Samorząd to dwa terminy połączone w jedno: samemu rządzić się. Może dobrze byłoby zamyślić się w czasie wypowiadania tego słowa – SAMO-RZĄD?
Nazbierało się wiele spraw, bo to i drogi o których naprawienie bezustannie walczę są jakie były. Drzewa jak wycinano tak się i wycina. Śmieci w lasach i przydrożnych rowach nie mniej a nawet jakby przybyło.
A władzy beztrosko płynie dzień za dniem w poczuciu własnej nieomylności i głębokim przeświadczeniu wypełniania jakiejś misji. Jest „jakaś”, chociaż wiem, że czyni się starania, by akcent położyć na słowie „misja”. Walka idzie o uznanie za misję wszystkiego co zrobi władza.

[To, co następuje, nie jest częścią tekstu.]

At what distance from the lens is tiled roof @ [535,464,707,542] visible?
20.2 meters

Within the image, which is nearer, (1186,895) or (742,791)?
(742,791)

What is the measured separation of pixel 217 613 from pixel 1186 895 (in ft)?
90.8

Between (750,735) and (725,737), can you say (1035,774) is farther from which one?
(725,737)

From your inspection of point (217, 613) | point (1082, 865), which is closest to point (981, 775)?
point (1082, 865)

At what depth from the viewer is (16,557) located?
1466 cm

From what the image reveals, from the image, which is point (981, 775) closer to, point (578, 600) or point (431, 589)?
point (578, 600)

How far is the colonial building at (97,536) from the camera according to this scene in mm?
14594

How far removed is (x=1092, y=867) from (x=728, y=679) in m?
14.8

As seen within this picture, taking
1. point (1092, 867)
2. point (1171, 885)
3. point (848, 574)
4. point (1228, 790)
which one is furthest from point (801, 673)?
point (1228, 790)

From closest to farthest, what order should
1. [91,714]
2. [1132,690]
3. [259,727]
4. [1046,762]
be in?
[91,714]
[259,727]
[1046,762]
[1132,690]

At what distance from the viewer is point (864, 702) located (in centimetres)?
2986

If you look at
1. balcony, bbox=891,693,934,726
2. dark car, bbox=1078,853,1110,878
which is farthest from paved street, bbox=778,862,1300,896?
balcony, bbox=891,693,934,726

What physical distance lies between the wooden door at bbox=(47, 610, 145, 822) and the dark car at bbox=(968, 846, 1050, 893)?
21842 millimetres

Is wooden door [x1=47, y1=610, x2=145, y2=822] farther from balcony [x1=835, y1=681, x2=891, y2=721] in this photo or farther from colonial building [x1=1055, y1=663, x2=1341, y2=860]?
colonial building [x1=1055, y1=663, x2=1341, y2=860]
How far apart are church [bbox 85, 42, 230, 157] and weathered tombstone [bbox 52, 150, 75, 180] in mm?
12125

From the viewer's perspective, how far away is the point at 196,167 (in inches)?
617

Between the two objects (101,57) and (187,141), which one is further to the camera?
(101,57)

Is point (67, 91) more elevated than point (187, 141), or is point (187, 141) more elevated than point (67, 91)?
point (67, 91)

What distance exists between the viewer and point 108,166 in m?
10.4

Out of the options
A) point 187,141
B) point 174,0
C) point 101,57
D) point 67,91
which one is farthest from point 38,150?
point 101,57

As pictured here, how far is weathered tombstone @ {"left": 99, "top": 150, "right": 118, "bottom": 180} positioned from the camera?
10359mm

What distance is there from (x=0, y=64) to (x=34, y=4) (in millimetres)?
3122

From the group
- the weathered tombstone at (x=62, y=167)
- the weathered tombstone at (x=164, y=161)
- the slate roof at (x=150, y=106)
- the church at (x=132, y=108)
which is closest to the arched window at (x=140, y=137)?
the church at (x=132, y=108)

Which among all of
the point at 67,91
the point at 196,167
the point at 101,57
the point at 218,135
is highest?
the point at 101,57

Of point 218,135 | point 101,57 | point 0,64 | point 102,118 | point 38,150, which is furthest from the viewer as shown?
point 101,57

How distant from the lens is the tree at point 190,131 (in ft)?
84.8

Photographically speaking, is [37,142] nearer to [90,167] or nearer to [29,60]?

Jest teraz okazja, by coś podsumować, bo to właśnie za parę dni upłynie piętnaście lat od chwili, kiedy po raz pierwszy wybraliśmy samorząd. Towarzyszyły tym wyborom wielkie emocje, szczere zamiary i marzenia. Wyszło jak wyszło. Paru ludzi jeszcze pamięta jak było i kto był. Zwracam uwagę na zwrot „kto był”, bo było już tak, że różne wydarzenia zawłaszczyli sobie ci, którzy nie mieli w nich żadnego udziału.
To był, że tak powiem, samorząd czysty, dziewiczy, jeszcze nie wypełniony pychą, zarozumialstwem i obłudą. Wtedy jeszcze liczono się z tym, że zasiada się w tym samorządzie w imieniu wyborców a nie swoich koterii.
Czytelnik może pomyśleć sobie, że coś mnie naszło, żal jakiś, i żal ten chcę wyrzucić z siebie, wykrzyczeć, odreagować. Nie, nie o to idzie. Ja chcę powiedzieć coś zupełnie innego, to mianowicie, że w ostatnim miesiącu zobaczyłem wokół siebie zupełnie innych ludzi, o których miałem inne wyobrażenie. Złe wyobrażenie. I ja się myliłem. Zobaczyłem ludzi potrafiących praktykować publicznie dobro, nie dlaczego innego, tylko dlatego, że dobro owo w nich jest i że poczuli się znowu, po raz któryś z rzędu razem i razem, to dobro pokazali, zamanifestowali. Sprawił to jeden Człowiek, którego już między nami nie ma.
Nie byli potrzebni zawodowi organizatorzy. Ludzie sami, spontanicznie, organizowali się. Na domach pojawiły się narodowe flagi, których zazwyczaj nie było w dni świąteczne. Okazało się, że nie potrzeba nikim i niczym kierować, bo bez tego ludzie lepiej wiedzą co należy czynić i jak się zachować. Policjanci nie musieli nikogo przywoływać do porządku. Politycy stali się niepotrzebni i szczęśliwie zamilkli. Nagle świat stał się lepszy. Świat stał się normalny i okazało się, że takim może być.
Ludzie, którzy wydobyli z siebie dobro i to dobro, w nich tkwiące, pokazali i ofiarowali wszystkim wokół, dowiedli, że nie są im obce prawda i piękno. Prawda, dobro i piękno. To wszystko zobaczyliśmy w czasie pamiętnych kwietniowych dni.
A jakie przesłanie z tego dla samorządu? Samorząd to dwa terminy połączone w jedno: samemu rządzić się. Może szczęśliwiej byłoby zapisywać to słowo z myślnikiem w środku: samo-rząd. Myślnik. To słowo pochodzi od słowa myśleć. Cogito, ergo sum – myślę więc jestem. Może dobrze byłoby zamyślić się w czasie wypowiadania tego słowa – SAMO-RZĄD.